Epithelial lined cysts rarely occur in skeletal bones, as embryonic epithelial rests are normally not found in them. They do, however, occur in the jaws where the majority is lined by epithelium derived from remnants of the odontogenic apparatus. These odontogenic cysts are classified as either developmental or inflammatory in origin. The calcifying odontogenic cyst (COC) is a rare example of a developmental odontogenic cyst.[9] The COC is a rare entity of uncertain pathogenesis. Its clinical and radiographic features are not pathognomonic, being characterized mainly by its histopathologic characteristics.[7] Gorlin and colleagues identified COC as a distinct pathology entity in 1962 although according to Altini and Farman, a similar occurring condition had previously been mentioned in German literature in 1932 by Rykwind. It was earlier thought to be an oral presentation of dermal calcifying epithelioma of malherbe.[10]

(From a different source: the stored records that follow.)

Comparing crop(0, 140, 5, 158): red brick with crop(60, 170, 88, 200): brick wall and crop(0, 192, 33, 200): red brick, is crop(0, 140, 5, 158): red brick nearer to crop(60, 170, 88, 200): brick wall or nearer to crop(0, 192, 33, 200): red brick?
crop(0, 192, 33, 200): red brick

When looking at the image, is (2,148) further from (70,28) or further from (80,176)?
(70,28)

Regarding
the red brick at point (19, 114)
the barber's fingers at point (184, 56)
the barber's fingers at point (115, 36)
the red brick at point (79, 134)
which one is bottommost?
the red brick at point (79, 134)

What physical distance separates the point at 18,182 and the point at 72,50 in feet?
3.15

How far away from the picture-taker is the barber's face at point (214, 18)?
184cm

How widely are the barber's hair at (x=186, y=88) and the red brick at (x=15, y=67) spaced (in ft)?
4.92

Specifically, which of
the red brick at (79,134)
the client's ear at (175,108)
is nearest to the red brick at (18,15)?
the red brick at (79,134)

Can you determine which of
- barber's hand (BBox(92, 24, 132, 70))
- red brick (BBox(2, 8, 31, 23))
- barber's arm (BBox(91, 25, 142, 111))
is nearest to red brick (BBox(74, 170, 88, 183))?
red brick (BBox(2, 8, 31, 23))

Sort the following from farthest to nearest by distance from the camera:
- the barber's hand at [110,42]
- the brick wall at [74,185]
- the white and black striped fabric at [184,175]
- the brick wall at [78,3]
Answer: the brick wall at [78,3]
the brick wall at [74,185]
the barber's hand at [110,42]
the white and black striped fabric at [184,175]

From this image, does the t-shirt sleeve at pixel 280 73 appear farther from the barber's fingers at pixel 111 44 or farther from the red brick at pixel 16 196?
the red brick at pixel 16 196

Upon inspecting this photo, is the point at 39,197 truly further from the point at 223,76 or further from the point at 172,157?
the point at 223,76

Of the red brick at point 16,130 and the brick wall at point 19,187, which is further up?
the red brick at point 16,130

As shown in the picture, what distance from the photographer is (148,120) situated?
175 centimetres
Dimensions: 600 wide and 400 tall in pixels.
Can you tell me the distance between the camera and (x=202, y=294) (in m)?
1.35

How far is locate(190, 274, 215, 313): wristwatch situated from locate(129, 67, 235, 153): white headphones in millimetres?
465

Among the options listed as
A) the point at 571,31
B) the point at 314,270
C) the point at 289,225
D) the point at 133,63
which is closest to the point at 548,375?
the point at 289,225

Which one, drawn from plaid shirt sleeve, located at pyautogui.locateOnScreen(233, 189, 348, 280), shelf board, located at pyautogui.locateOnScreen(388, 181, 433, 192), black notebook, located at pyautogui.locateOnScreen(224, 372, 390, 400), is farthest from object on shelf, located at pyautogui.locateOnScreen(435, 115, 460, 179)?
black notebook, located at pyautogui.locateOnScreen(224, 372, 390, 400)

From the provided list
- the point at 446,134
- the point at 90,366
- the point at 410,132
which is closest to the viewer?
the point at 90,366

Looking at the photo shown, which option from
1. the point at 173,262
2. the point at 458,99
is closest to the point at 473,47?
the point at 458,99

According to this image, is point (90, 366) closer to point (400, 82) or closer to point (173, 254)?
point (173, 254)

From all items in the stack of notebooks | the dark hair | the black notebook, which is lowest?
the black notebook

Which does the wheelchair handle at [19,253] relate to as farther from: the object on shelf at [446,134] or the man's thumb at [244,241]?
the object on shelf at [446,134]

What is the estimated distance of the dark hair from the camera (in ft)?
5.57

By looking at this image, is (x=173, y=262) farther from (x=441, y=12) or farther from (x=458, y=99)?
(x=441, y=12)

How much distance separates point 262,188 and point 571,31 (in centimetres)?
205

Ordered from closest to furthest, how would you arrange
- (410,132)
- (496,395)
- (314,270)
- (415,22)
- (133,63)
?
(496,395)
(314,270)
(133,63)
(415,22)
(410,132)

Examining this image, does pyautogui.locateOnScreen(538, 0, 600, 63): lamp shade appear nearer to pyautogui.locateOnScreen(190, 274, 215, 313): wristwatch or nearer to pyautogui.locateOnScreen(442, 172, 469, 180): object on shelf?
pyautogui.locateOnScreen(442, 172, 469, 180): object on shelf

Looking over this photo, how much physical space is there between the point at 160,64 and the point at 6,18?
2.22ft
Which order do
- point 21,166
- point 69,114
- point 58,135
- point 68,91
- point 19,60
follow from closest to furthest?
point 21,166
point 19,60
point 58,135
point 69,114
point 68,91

WHO in 1971 described calcifying ghost cell odontogenic Cyst (CGCOC) as a “non-neoplastic cystic lesion.” Nevertheless, it was decided that the lesion should be categorized as a benign odontogenic tumor. WHO classified CGCOC in 1992 as a neoplasm rather than a cyst but confirmed most of the cases are non-neoplastic. In view of this duality, many different terminologies have been applied to cystic and solid CGCOC variants, but the most preferred term is calcifying odontogenic cyst.

Different terminologies for COC are reviewed in [Table 1].[4]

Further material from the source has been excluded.